Горделиво пританцовывая рядом со Всеволодом на игреневом жеребце, Давыдка то и дело взглядывал на холм с алым пятном Мстиславова шатра: не там ли Захария, возле самого князя?.. Не скачет же толстый боярин впереди дружинников, не ведет их в бой, размахивая тяжелым крыжатым мечом!.. Ждет боярин окончания битвы, гадает — чья возьмет? И уж не за Михалку молится, не за Всеволода. Запродал боярин душу нечистой силе... Скоро, скоро сведет с ним Давыдка давние счеты. И за мать рассчитается, и за сестру, и за себя: потребует с боярина не гривну — гривной не откупится от него Захария.

Добрый сговор у Давыдки со Склиром. Чья бы ни взяла, привезет меченоша своего хозяина к березовому леску, дождется Давыдку у ручья. А Давыдка за то попечется о Склире — поможет добыть ему из Заборья Любашу... Добрый, добрый сговор у Давыдки.

Стоя под стягом и сняв шлем, Михалка перекрестился. Надвинув по локоть жесткую перщатую рукавицу, Всеволод вынул из ножен голубо сверкнувший меч и повел дружину свою прямо в сердцевину Мстиславова войска. А Юрий с Владимиром Святославичем стали обходить его с левого края, от Кужляка, прикрываясь тесно разросшимся по берегам реки черным ольховником. Так задумал Михалка: когда врубится Всеволод в княжеские порядки, ударить по Мстиславу с тыла.

Быстрым косяком стрел встретили Всеволода Мстиславовы лучники. Но стрелы пропели, никого не задев, ушли в голубое небо над головами пригнувшихся к лошадиным гривам дружинников. Тогда еще по стреле пустили лучники и загородились щитами. А из-под щитов, словно из мышиных нор, повылазили босые мужики с топорами, остановились, заслоняя глаза от слепящего солнца.

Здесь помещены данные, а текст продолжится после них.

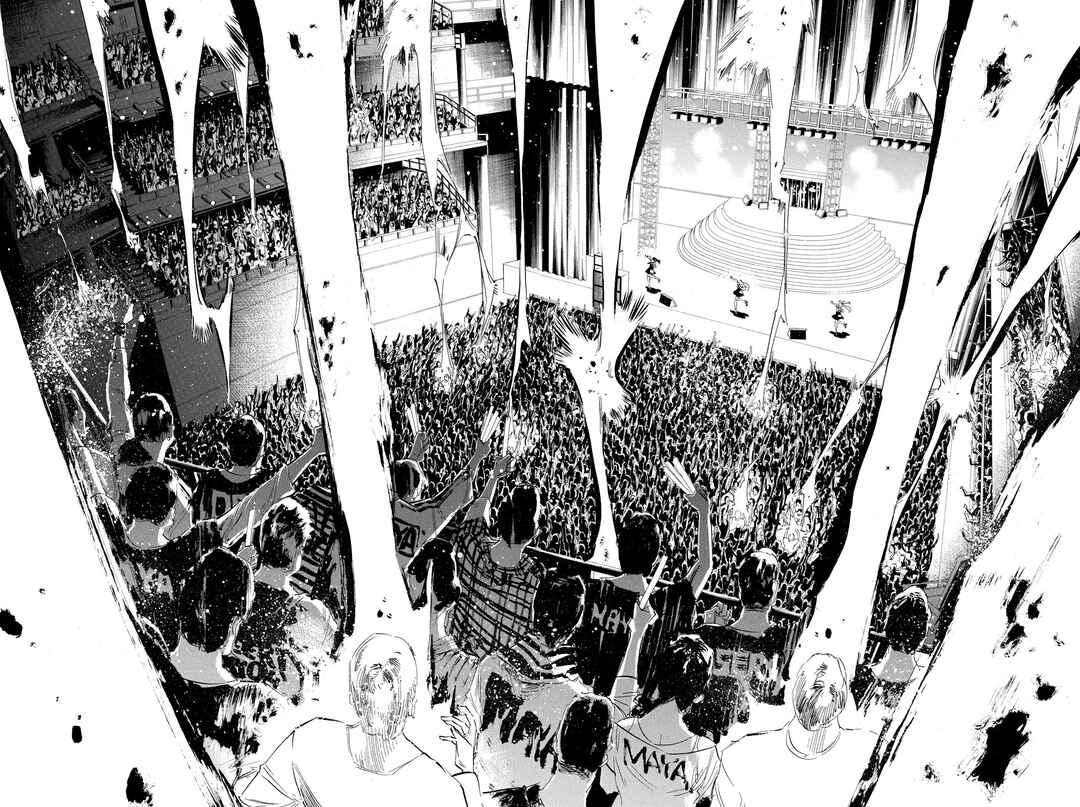 AKB49: Ren'ai Kinshi Jourei Chapter 92 - Page 3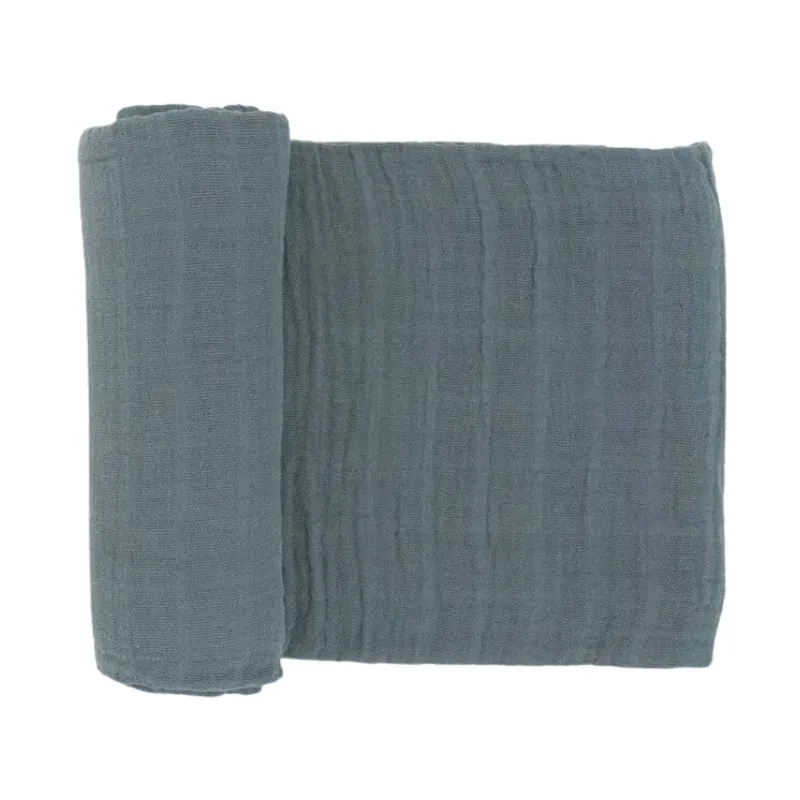 Cotton Muslin Swaddle Blanket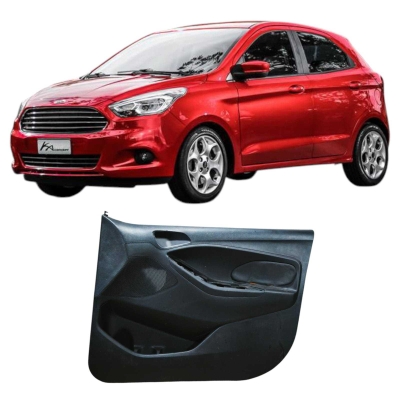 Forro Porta Dianteiro Direito Ford Ka 2018-2021 E3B5A060B00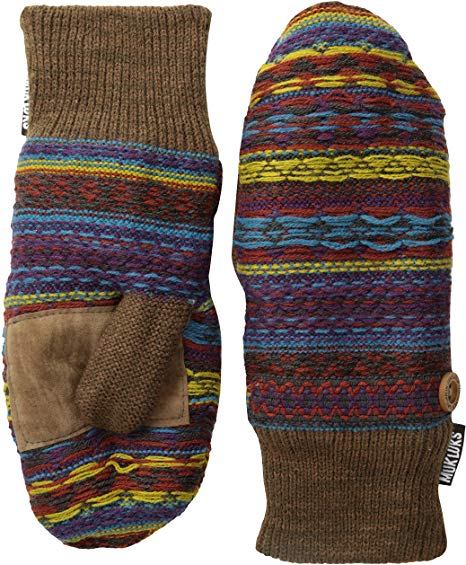 Muk Luks Women's Winter Mittens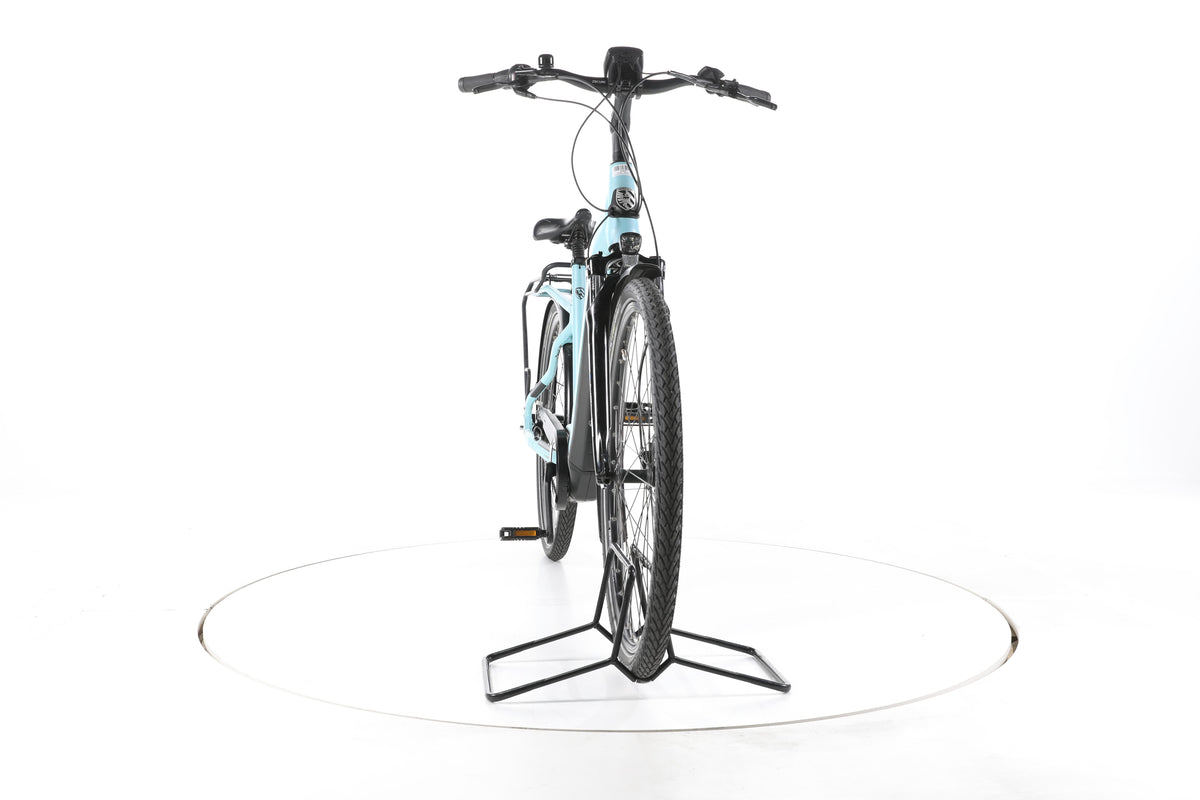 Hercules Robert/a Deluxe I-R8 City E-Bike Tiefeinsteiger - Image 4
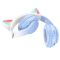 Wireless Headphone/ Hoco/ Hoco W42 Cat ears BT headphones crystal blue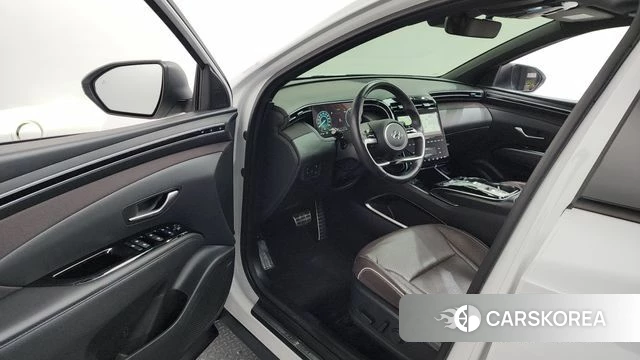 Hyundai Tucson Hybrid (NX4) id 3818162 из Кореи 20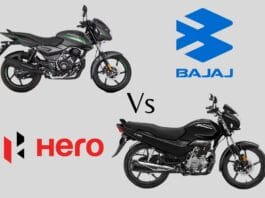 Hero Super Splendor Vs Bajaj Pulsar 125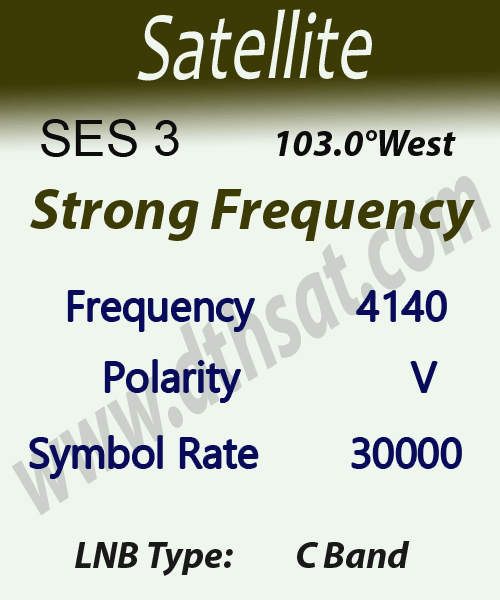 SES-3-Frequency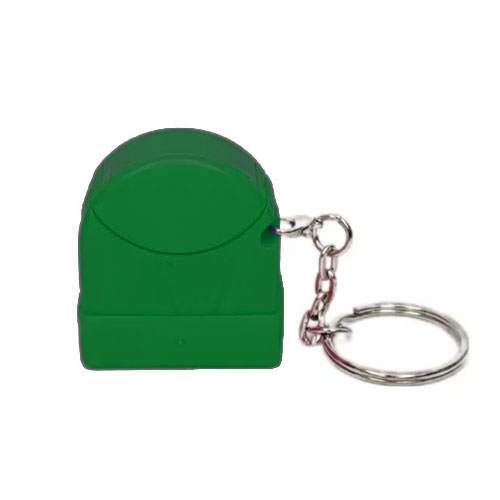 Carimbo Flash Verde Opaco 9,5x27mm<small>spk1rvd - Flash</small>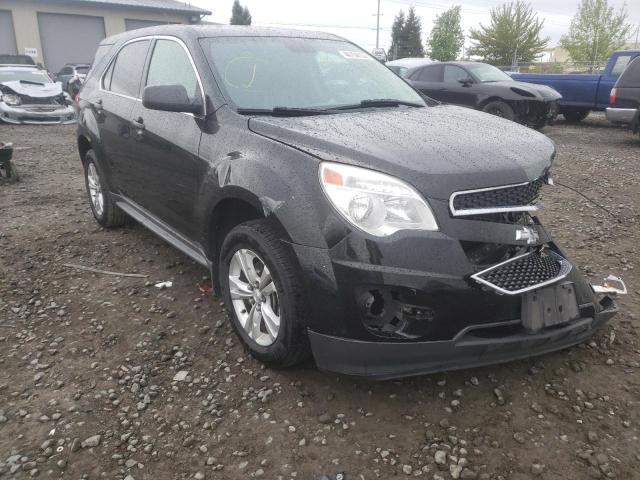 CHEVROLET EQUINOX LS 2013 with VIN 2GNALBEK6D6354479 - Photo from auction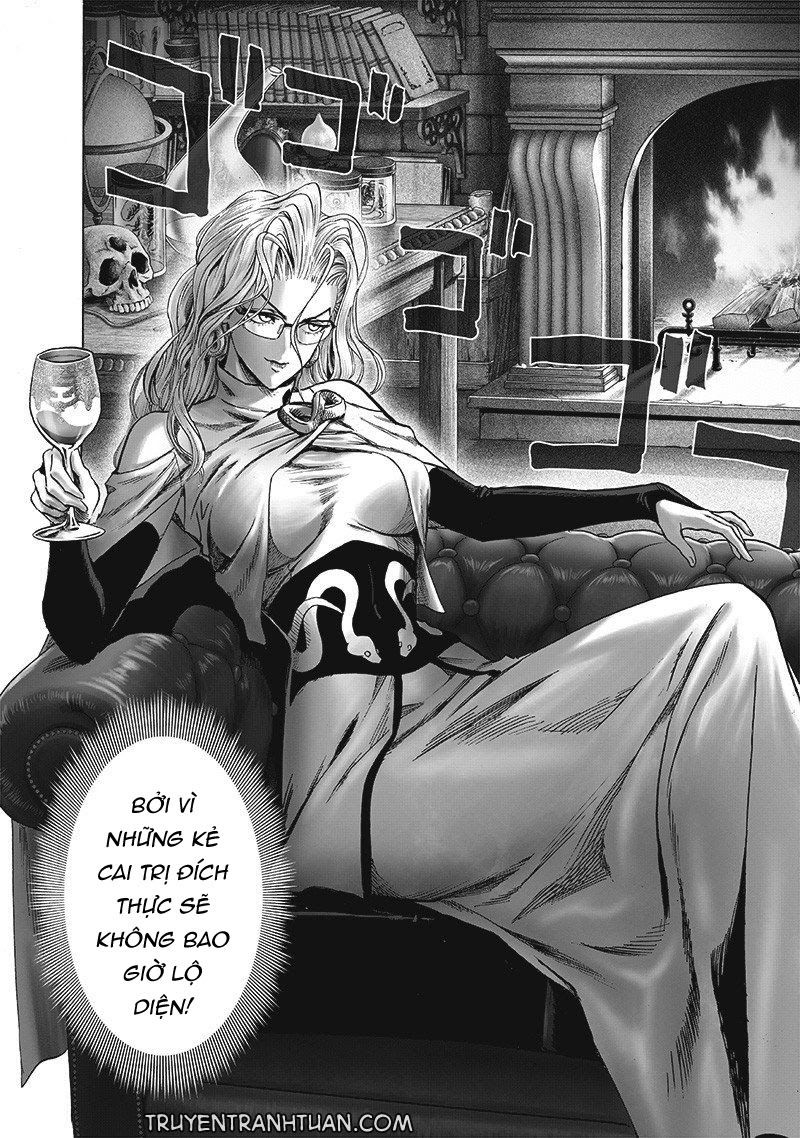 One-Punch Man Chapter 167 - Trang 2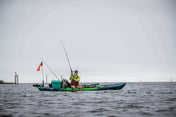 Hydra 130, Kayaks, Vibe Kayaks, Raven at Festive Water Paddlesports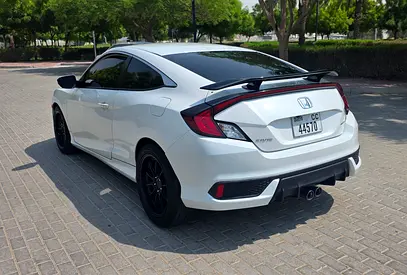 2019 Honda CIVIC photo 9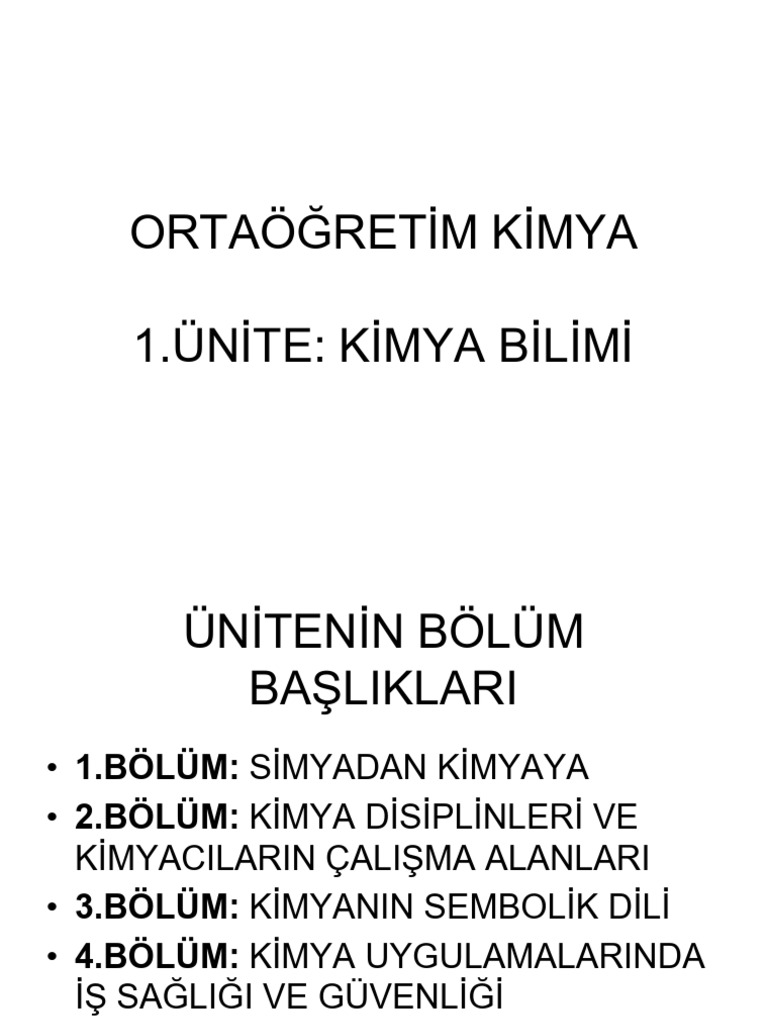 Kimya Bilimine Katki Saglayan Bilim Adamlari Ilk Kim Buldu Ilk Kim Icat Etti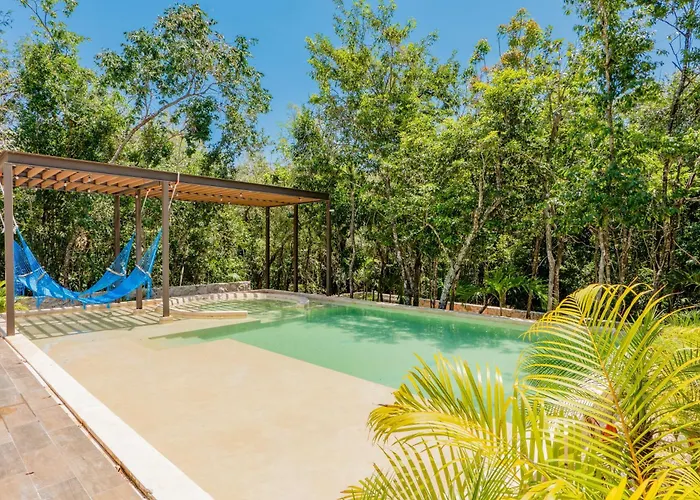 Apartment Casa Jaguar 1 Playa del Carmen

— Эй вы, ратники, своих не перебейте! — кричали они и бросали топоры наземь.— Мы к вам с миром.

Раздвинулись мужики, и сквозь их ряды прорвалась Всеволодова дружина к лучникам. Растерялись лучники, заметались по полю, покатились в траву кожаные щиты.

Весело летал по полю Всеволодов белый конь, и ни на шаг не отставал от него Давыдкин игреневый жеребец.

Разогнав лучников, врезался Всеволод сгоряча в железные сети боголюбовских пешцов-копейщиков. Не побежали пешцы, выставили впереди себя острые копья, ощерились сотнями хищных жал. Обожгло Всеволоду колено, опалило бок; горячая кровь толчками пробилась сквозь железные кольца брони. И раз и два спас князя Давыдка от смерти: сначала щитом отбил направленный в грудь Всеволоду топор, потом ударил голоменем меча подкравшегося к князю сзади молоденького пешца. Ишь ты, малой да шустрой — сидел бы на печи, плел свои лапти, а то — гляди. Будто понял Давыдку парнишка, пригнулся и покатился с горки к реке — подальше от греха. А Давыдка вслед за Всеволодовым конем повернул и своего жеребца вспять. Вырвались они из битвы, оглядели друг друга, удивились — целы. И снова устремились в сечу.

Прорываясь к княжескому лазоревому стягу, Всеволод кричал:

— Не прячься, Мстислав, дай подойти!

Гудело поле от бранных криков, скрежетало железо о железо, с сухим треском расползались щиты. Дружина сошлась с дружиной. А мужики из Мстиславовой рати разбежались — кто в лес утек, кто перебрался вплавь через Кужляк и теперь смотрел на битву с безопасного берега.